Laughing together can make it easier to communicate and work together, even when people come from different cultural backgrounds.
The result? If things get tricky or tense, laughter can lower a competitive drive, and make it more likely to work together as a team.
With an audience
It’s an old trick, but it works for a reason. Using humour to break the ice with an audience helps them to like you and empathise with you.
You share a little vulnerability and get them on your side, as well as releasing any tension or nervousness in the room by giving everyone permission to laugh out loud. Now you can get on with the show, knowing you’ll get a warm reception.
Build stronger relationships through humour
We laugh most when we’re talking to others, and in those conversations we are rarely laughing at actual jokes. It turns out that only 10 or 20 per cent of laughing is in response to humour.
Laughter is more likely to come about when people who know or like each other, or want to connect, are talking. So smile. Be ready to laugh.
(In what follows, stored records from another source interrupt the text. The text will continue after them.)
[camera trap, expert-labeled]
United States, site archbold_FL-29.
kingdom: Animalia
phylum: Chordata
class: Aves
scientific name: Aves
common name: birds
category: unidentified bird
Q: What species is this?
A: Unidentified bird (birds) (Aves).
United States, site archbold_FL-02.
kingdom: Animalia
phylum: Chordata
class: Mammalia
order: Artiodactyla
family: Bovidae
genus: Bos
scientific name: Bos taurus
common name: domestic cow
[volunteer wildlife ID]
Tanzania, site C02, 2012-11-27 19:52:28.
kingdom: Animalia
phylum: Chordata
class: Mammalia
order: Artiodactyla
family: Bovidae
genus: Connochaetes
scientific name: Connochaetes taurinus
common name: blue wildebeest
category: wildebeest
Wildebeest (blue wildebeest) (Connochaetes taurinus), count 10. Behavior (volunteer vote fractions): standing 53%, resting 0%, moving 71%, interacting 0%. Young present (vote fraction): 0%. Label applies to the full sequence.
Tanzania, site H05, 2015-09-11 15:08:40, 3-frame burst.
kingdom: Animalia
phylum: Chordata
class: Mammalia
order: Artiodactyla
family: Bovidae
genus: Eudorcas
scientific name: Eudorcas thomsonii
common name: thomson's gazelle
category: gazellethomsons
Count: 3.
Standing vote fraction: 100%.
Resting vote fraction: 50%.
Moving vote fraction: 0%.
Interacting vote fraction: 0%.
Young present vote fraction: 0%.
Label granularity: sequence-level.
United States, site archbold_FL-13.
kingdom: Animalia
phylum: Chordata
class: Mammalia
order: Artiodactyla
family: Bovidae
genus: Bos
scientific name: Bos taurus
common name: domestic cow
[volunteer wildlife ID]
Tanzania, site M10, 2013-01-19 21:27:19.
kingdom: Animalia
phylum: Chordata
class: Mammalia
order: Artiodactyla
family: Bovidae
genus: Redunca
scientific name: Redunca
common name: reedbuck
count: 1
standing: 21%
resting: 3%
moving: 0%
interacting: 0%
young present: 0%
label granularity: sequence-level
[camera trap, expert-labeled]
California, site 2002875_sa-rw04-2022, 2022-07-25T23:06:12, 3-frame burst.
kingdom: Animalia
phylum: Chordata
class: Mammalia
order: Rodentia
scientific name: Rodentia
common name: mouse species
See the funny side of things.
You’ll find yourself giggling, chuckling or falling about more often than you might expect, while building new and stronger relationships.
Try these to bring more laughter into your life
Laughter Yoga is based on the idea that you can make yourself laugh and reap the rewards. Developed in India in 1995 by Mumbai doctor Madan Kataria while he was researching the effect of laughter on health, it has now spread and there are thousands of laughter yoga clubs worldwide.
UK agency Laughology (www.laughology.co.uk) works to bring play and laughter into the workplace. They suggest, “Think of positive banter as verbal tickling. This helps to keep our relationships fresh, sparky and re-energised and foster an environment that enjoys laughter” and “If you see something that makes you laugh, make a note and, more importantly, tell someone, pass it on and laugh until it hurts!”
The US-based Laughter Online University (www.laughteronlineuniversity.com) is a resource for people who seek the physical, emotional, mental, social, and spiritual benefits of laughter, and – more importantly – people who want to have fun making a difference in social and business settings.